* **PROBLEM TO WORK ON**:
Pictures are to be left out; every line from the one that holds "this 600×400 image." to the end of the data is to be retyped exactly.

* **RECORDS FOR THIS TASK**:
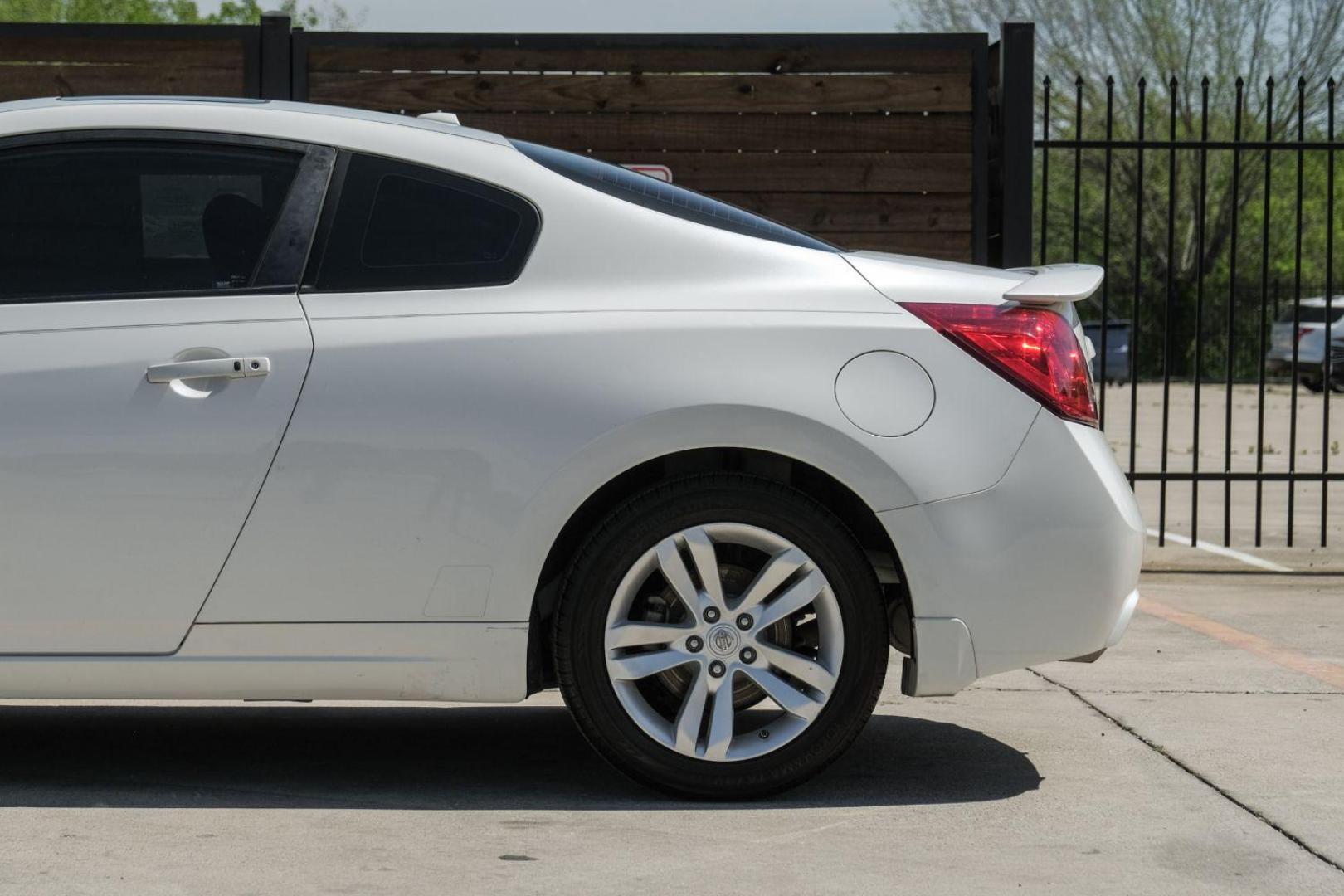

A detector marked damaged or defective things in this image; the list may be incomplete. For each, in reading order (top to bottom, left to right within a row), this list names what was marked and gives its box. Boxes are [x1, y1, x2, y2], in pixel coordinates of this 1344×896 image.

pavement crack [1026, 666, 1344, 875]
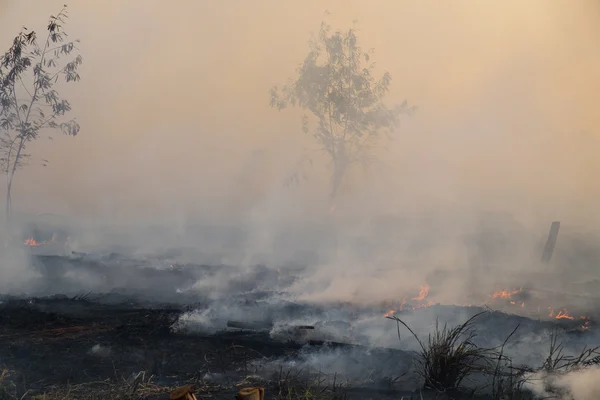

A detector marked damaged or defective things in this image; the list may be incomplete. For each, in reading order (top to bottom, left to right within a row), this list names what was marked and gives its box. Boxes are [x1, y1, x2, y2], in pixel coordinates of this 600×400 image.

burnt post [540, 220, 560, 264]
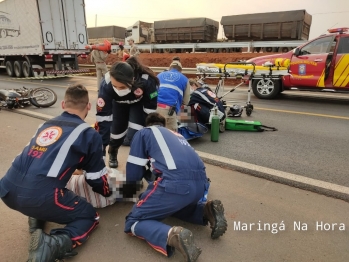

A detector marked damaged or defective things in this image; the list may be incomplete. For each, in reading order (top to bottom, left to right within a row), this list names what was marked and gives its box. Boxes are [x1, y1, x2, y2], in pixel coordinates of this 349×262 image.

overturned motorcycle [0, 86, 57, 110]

* **ANSWER BOX**:
A detector marked damaged or defective things in this image; the list may be incomplete. For each, in reading order (top to bottom, left to right within a row), this list names what was marked and gives its box. Boxes are [x1, y1, x2, y2], in pixel coordinates of this 600×400 image.

burnt post [540, 220, 560, 264]

A detector marked damaged or defective things in this image; the list may be incomplete. For each, in reading order (top to bottom, left to right within a row), this list names what was marked and gives its box. Boxes are [x1, y1, x2, y2], in pixel coordinates of this 349×262 image.

overturned motorcycle [0, 86, 57, 110]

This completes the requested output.